Instructions to follow: Since only part of the material below is wanted, output exactly the lines from the one with "Alabama wide receiver" up to and including the one with "Profile of elderly".
Top of Dataset extract
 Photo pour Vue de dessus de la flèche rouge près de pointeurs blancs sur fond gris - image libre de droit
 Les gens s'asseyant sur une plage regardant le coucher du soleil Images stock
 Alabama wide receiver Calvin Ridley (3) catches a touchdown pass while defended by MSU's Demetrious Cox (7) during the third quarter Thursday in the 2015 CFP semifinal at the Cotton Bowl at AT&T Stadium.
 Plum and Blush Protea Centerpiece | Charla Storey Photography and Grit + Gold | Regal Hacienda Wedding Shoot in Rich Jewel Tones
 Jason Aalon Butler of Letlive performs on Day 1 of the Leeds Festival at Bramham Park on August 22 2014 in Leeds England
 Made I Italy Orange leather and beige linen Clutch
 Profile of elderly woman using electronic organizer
Bottom of Dataset extract
Top of Dataset extract
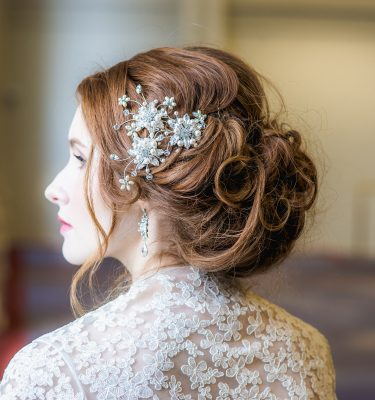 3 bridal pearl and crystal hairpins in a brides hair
Bottom of Dataset extract
Top of Dataset extract
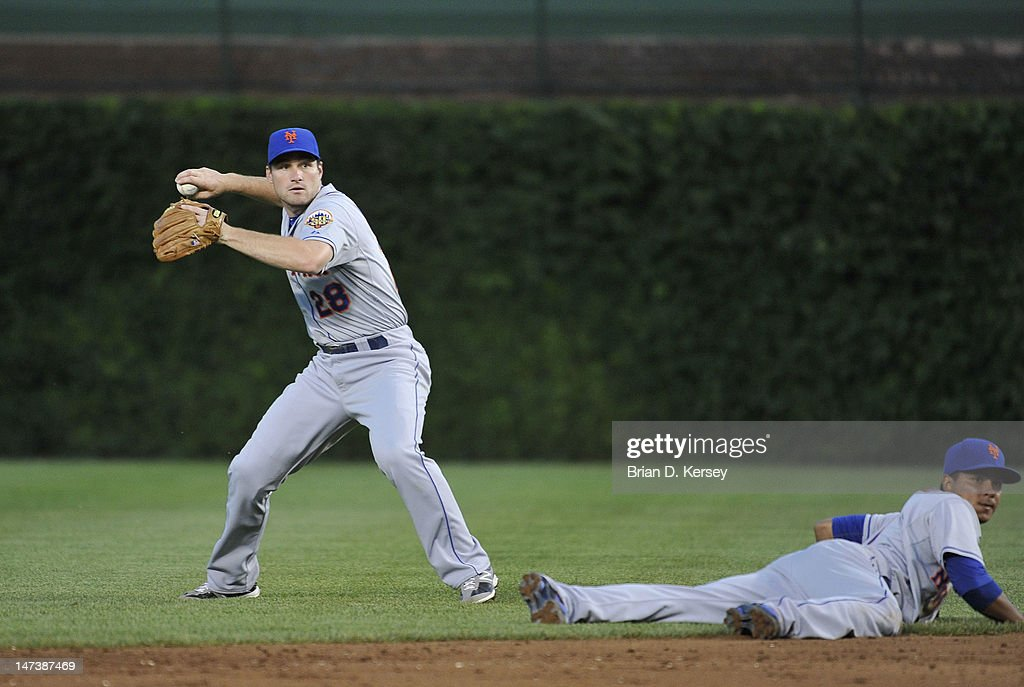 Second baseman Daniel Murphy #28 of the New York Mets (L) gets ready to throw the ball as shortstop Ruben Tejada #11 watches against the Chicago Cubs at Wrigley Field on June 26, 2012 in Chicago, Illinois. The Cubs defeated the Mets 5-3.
Bottom of Dataset extract
Answer to this exercise:
 Alabama wide receiver Calvin Ridley (3) catches a touchdown pass while defended by MSU's Demetrious Cox (7) during the third quarter Thursday in the 2015 CFP semifinal at the Cotton Bowl at AT&T Stadium.
 Plum and Blush Protea Centerpiece | Charla Storey Photography and Grit + Gold | Regal Hacienda Wedding Shoot in Rich Jewel Tones
 Jason Aalon Butler of Letlive performs on Day 1 of the Leeds Festival at Bramham Park on August 22 2014 in Leeds England
 Made I Italy Orange leather and beige linen Clutch
 Profile of elderly woman using electronic organizer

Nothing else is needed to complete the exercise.